Bapa and I spent last weekend in Puri, he visiting his son Manu, I working on paperwork for Columbia Nursing School. The experience was nothing short of mind-blowing for me because in the span of five hours, we went from the oxen plowed fields of Juanga, to Janardan’s pink internet café, surrounded by computers, a scanner, a web cam, and several customers using Skype to communicate online with friends in foreign lands. I'd made this journey many times, but having Bapa by my side and trying to see it through his eyes multiplied my sensory intake exponentially.
Like hockey pucks on a frozen Minnesota pond, we slid from the ancient world to the modern world in a matter of hours. I don’t know that Bapa thought about the contrasts zipping past as we went from one point of origin to another, but I was reeling. His adaptability also threw me for a loop as I watched him sitting, smiling, conversing with Janardan, happy as a clam in the midst of all the gadgets and machinery. Why was it so easy for him to be surrounded by such unfamiliar things when I need at least a month to adjust to the world he considers familiar?

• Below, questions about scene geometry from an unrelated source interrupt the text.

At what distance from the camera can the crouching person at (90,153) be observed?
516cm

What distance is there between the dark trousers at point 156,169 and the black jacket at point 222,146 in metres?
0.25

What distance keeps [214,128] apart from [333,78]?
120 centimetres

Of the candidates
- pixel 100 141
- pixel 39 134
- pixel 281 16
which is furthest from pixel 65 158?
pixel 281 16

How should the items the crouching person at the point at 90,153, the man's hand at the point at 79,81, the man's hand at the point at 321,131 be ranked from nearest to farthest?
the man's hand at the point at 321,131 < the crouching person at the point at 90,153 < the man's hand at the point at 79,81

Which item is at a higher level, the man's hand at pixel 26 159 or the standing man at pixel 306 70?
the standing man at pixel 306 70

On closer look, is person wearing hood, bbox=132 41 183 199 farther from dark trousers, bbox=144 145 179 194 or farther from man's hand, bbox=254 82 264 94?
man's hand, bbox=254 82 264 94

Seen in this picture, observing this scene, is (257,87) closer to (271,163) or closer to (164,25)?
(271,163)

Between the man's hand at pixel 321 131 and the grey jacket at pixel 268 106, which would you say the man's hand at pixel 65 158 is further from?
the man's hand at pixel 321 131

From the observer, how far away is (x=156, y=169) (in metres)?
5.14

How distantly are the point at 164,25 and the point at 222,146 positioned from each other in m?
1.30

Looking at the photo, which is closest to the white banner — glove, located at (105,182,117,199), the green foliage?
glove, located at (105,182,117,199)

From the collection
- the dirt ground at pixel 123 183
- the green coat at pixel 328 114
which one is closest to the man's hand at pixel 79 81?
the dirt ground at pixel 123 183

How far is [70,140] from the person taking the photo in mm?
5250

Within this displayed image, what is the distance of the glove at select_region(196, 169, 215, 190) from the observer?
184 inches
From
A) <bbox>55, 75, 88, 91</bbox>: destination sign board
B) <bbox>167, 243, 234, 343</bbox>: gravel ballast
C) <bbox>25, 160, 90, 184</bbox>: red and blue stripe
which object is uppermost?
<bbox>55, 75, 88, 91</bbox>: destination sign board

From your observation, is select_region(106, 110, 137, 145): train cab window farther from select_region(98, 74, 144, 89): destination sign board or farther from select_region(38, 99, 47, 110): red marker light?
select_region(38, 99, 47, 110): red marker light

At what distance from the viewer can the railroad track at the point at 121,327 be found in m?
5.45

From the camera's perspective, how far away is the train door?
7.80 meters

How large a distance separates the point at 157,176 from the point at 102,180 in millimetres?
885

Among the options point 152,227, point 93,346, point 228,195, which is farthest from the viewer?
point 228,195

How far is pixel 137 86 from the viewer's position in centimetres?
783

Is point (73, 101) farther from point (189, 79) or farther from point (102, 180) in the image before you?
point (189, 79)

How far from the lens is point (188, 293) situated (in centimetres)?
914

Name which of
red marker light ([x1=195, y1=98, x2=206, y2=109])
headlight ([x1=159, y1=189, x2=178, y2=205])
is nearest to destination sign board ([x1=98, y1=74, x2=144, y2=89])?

He was made more at home, of course, because there were drums at the internet café. We sat and played through the afternoon, the foreign clientele entertained by Bapa, an ancient village man in a white dhoti playing as energetically as he does, the local clientele equally entertained by their disbelief that an American woman had become this old man’s daughter and learned the region’s San Kirtan music.
I suppose that Bapa and I together pose a certain juxtaposition ourselves – a tall, white American woman, an obvious product of the 1st World, and a small, brown, Indian man, an obvious product of the 3rd world. We forget these differences most days since there’s another, familiar rhythm resonating between us. But when one puts Bapa and web cams in the same room, loincloths with DVD writing, lifelong bare feet with hippie pilgrims in the latest Birkenstock styles, one is bound to feel some degree of overload.
I’m always asking how to bridge the gap, make things more even, giving equal opportunity to the people of the 1st and 3rd worlds. Most of the time, from the vantage point of Juanga, the gap feels enormous and nearly unbridgeable. But this weekend, sitting with Bapa in that pink room, the buzz of technology surrounding us, I tried to comprehend just what was so confounding about the whole scene. I came to understand a sense of opportunity within this complex reality; that there are indeed ample means to shorten the distance. If Thomas Friedman is right, and “The World is Flat,” then maybe Bapa, and more importantly, Bapa’s grandchildren, will find a way to slide across the rink and land in a place far away from the poverty that currently surrounds them.